Record list —
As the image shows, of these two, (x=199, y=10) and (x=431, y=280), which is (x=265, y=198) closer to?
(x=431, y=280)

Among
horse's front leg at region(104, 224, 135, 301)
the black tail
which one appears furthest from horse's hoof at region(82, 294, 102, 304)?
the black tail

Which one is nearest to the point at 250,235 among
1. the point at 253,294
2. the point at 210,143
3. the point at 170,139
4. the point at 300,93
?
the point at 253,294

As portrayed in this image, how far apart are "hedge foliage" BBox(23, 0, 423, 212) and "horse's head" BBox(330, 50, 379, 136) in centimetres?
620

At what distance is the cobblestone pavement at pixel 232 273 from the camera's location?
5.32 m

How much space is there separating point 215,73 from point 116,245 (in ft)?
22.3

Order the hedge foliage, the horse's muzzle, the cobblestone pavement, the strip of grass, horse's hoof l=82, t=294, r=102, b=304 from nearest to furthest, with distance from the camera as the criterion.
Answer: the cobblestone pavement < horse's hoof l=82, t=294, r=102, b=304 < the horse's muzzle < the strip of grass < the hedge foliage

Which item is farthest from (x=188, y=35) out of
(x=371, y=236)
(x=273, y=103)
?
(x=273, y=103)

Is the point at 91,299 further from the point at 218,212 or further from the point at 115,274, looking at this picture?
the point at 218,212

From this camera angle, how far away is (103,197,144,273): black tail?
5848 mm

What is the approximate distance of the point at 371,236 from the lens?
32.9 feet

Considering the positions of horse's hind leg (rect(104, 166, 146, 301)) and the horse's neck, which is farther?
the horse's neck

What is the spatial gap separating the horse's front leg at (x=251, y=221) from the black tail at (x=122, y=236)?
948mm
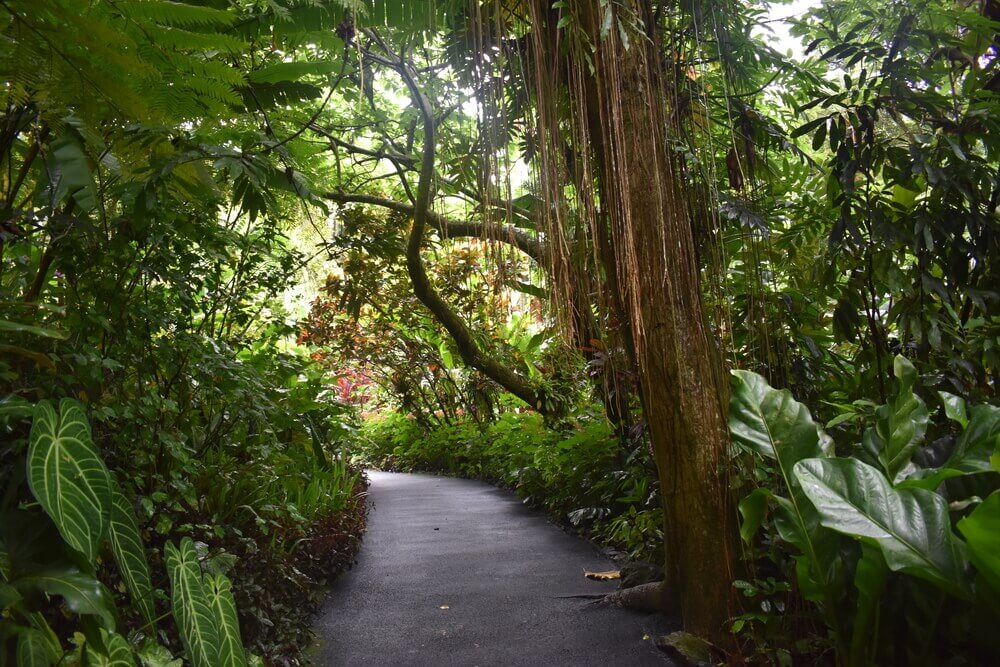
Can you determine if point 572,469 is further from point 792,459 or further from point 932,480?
point 932,480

To be done —
Transcribe the rows word for word, starting at the line that contains "Considering the positions" and ending at the last line of the rows, with both ends included. Leave the pictures out of your copy.

Output of the exercise —
Considering the positions of horse's hind leg (rect(104, 166, 146, 301)) and the horse's neck, which is farther?
the horse's neck

What is the spatial gap separating the horse's front leg at (x=251, y=221) from the black tail at (x=122, y=236)?
948mm
Can you determine if point 572,469 is further from point 792,459 or further from point 932,480?
point 932,480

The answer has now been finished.